■ TASK LIST
1/ From the submission guidelines, list the classic modules that agents can be built by recombining.
2/ Reproduce word for word the passage of the submission guidelines that opens with the words containing "Submit Your Agent" and closes with "to submit to.".

START EXTRACTED TEXT

📚 Submission Guidelines
Submission Rules
-
teams should devise LLM agentic workflows within the predefined modular design space, including:
- Module Recombination: Designing novel agents by recombining the classic modules (reasoning, planning, tool use, and memory). Tutorial
- Module Design: Developing or modifying modules to implement new functionalities while ensuring compatibility with the standardized framework.
- Workflow Construction: Designing the overall structure and interaction flow of the agentic system to effectively integrate the modules and achieve the desired outcomes.
- We will use Qwen2.5-72B-instruct for evaluating the submitted agents. The use of external models, training of external models, or utilization of external tools is strictly prohibited.
- During the evaluation of submitted agents, all data access must go through the interaction tools provided by the textual web simulator.
- External data access is prohibited.
-
Submission limits:
- Development Phase: Each team may submit up to one submission per day.
- Evaluation Phase: Each team may submit up to three submissions per day.
- Evaluation will be time- and token-limited.
- Any form of dishonest conduct is strictly prohibited and will result in immediate disqualification if detected.
Submit Your Agent
Submit your solution through the submission button in the top right corner.
- Please register your team first. Registration
- Registration must be done using your real name, which must match the name used when claiming any prizes.
- Each individual may only join one team per track.
- Please carefully SELECT the TRACK you want to submit to.

END EXTRACTED TEXT
START DATA EXTRACT

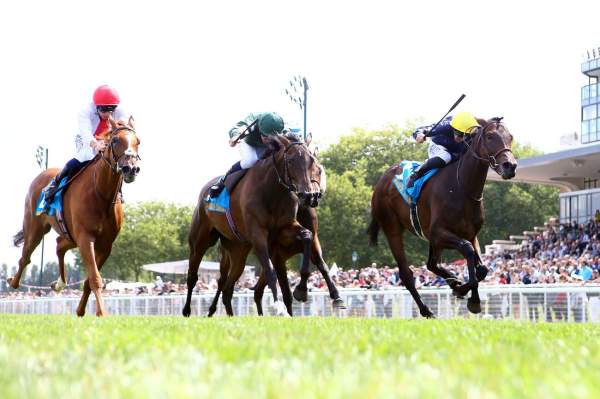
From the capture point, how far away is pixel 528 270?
25.0 m

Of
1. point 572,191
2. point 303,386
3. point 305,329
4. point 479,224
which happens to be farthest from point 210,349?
point 572,191

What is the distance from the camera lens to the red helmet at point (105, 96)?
1222 centimetres

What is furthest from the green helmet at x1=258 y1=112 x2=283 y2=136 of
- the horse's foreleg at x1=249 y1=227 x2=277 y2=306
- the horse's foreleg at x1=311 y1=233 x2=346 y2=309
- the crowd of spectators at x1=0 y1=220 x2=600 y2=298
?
the crowd of spectators at x1=0 y1=220 x2=600 y2=298

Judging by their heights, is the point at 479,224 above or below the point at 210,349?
above

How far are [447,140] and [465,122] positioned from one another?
1.54 feet

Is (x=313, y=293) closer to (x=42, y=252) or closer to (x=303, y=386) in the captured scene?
(x=303, y=386)

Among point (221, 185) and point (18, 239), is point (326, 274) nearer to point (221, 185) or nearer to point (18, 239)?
point (221, 185)

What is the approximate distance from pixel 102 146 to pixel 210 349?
7086mm

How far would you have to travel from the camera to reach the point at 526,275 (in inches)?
952

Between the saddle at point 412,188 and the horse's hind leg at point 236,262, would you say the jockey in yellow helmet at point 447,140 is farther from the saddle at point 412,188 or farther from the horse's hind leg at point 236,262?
the horse's hind leg at point 236,262

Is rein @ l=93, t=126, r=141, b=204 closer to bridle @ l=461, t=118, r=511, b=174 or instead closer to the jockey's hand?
the jockey's hand

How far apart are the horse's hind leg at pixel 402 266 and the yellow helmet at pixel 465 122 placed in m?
2.14

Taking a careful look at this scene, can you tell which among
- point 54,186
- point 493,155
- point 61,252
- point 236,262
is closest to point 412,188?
point 493,155

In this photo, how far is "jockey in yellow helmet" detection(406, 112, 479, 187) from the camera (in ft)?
41.6
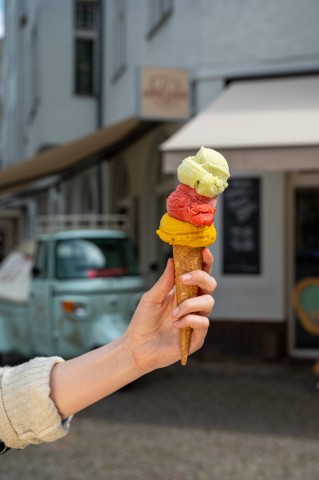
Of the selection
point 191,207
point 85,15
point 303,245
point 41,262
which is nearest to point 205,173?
point 191,207

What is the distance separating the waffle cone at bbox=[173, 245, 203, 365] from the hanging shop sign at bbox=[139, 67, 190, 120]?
7779 mm

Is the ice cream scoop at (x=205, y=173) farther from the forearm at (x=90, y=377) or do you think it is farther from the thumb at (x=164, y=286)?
the forearm at (x=90, y=377)

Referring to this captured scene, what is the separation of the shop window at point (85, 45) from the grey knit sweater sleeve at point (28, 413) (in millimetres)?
14512

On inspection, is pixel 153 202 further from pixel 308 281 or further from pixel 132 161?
pixel 308 281

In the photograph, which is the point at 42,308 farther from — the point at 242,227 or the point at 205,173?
the point at 205,173

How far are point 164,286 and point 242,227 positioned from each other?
803 cm

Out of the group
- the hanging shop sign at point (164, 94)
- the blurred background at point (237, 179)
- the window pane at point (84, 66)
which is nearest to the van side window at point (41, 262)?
the blurred background at point (237, 179)

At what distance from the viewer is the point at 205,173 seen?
1688 millimetres

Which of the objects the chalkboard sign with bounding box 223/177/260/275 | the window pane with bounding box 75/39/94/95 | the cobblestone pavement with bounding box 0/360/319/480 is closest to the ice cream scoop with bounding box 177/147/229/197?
the cobblestone pavement with bounding box 0/360/319/480

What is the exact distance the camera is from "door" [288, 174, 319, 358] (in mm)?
9859

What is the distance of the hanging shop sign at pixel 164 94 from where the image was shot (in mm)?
9320

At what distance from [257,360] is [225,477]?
4.45m

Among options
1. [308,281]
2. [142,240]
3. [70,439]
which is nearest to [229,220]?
[308,281]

END DATA EXTRACT

■ ANSWERS TO THE EXERCISE
1/ reasoning, planning, tool use, memory

2/
Submit Your Agent
Submit your solution through the submission button in the top right corner.
- Please register your team first. Registration
- Registration must be done using your real name, which must match the name used when claiming any prizes.
- Each individual may only join one team per track.
- Please carefully SELECT the TRACK you want to submit to.